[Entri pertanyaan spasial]
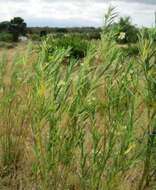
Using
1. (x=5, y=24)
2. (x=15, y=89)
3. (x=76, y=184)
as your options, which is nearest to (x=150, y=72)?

* **Latihan Singkat**: Tuliskan ulang seluruh baris di atas tanpa mengubah satu karakter pun, dan hilangkan gambarnya dari jawaban Anda.

* **Penyelesaian**:
Using
1. (x=5, y=24)
2. (x=15, y=89)
3. (x=76, y=184)
as your options, which is nearest to (x=150, y=72)?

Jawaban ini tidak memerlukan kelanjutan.